[Extracted entries]
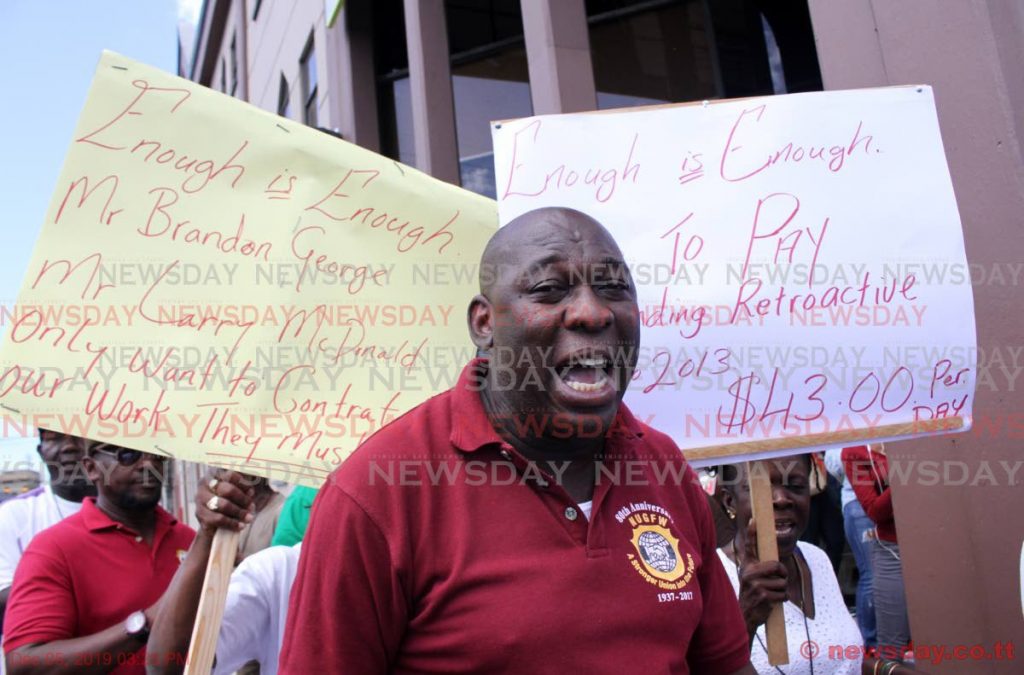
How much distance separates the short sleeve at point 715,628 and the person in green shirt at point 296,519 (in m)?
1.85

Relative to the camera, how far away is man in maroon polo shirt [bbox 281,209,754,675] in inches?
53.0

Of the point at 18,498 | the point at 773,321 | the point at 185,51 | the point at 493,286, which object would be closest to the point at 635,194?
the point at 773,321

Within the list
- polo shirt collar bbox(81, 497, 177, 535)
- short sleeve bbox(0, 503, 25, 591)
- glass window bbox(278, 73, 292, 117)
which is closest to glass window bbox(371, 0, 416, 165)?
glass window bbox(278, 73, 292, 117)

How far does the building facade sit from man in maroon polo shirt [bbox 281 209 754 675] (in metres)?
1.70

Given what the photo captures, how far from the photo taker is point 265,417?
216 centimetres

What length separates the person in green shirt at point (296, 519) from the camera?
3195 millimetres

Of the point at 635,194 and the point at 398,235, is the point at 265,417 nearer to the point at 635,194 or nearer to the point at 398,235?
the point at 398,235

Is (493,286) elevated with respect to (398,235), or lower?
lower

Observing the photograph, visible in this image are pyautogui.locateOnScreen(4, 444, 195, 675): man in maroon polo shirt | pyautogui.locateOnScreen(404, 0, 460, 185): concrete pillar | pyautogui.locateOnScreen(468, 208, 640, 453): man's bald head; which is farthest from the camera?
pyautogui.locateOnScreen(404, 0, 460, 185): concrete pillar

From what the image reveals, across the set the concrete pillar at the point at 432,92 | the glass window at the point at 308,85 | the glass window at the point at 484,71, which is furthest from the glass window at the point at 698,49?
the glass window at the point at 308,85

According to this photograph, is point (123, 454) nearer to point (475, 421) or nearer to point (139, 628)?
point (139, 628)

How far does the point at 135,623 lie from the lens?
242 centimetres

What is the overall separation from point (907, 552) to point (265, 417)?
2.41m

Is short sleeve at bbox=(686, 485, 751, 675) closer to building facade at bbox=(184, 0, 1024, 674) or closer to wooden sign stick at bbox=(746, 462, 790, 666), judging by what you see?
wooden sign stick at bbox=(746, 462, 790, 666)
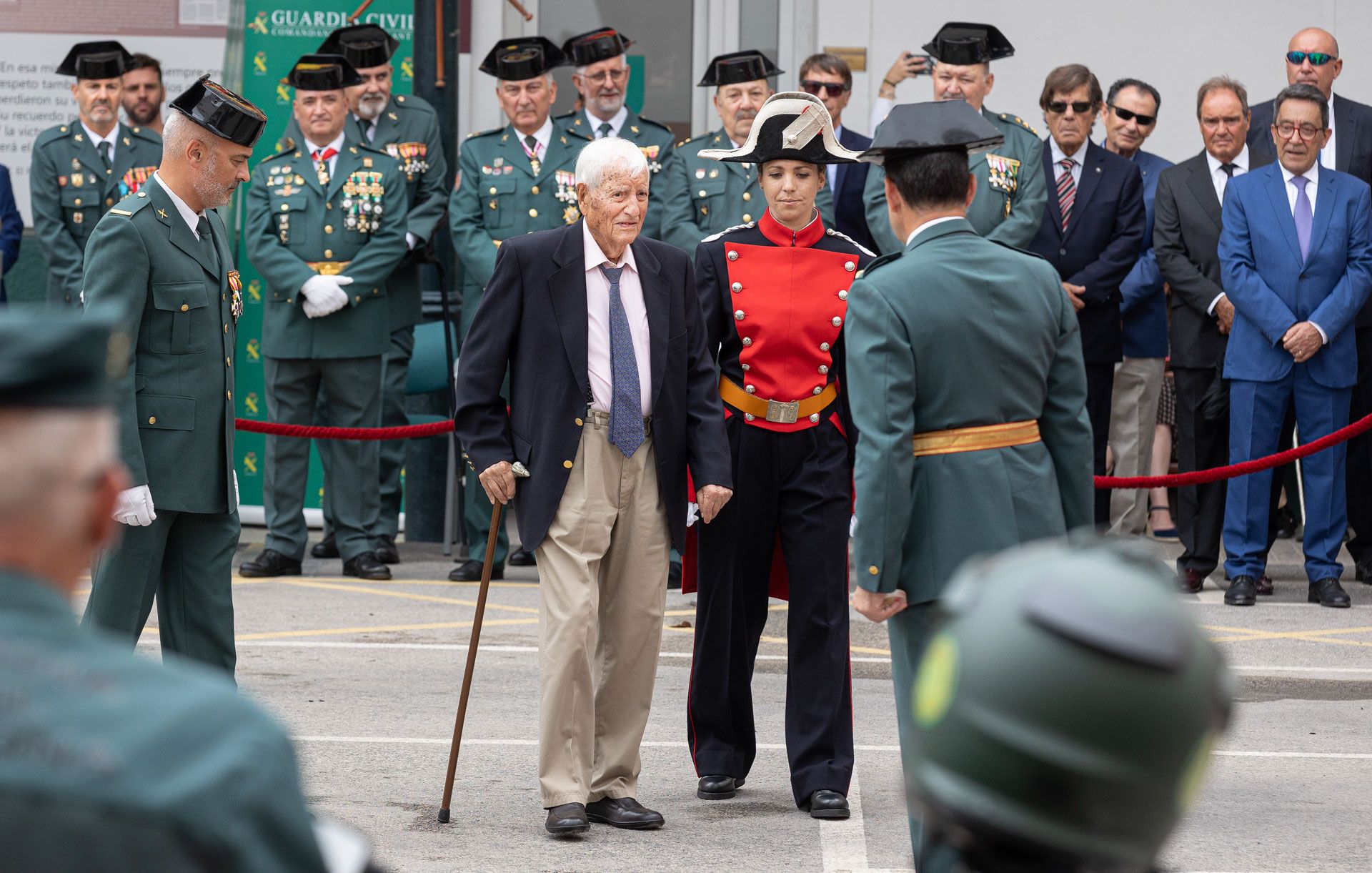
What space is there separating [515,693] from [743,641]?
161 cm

[What is needed] Repeat the listing above word for word, starting at the line with "How far does the point" and running through the last line of the listing, with both ends included. Leave out the pictures.

[Task answer]
How far does the point at 135,623 lie from the lens?
242 centimetres

What is the overall separation from point (907, 552) to point (265, 417)?
2.41m

Is short sleeve at bbox=(686, 485, 751, 675) closer to building facade at bbox=(184, 0, 1024, 674) or closer to wooden sign stick at bbox=(746, 462, 790, 666), judging by what you see?
wooden sign stick at bbox=(746, 462, 790, 666)
What space is there separating [515,693] from [743,641]?
161 cm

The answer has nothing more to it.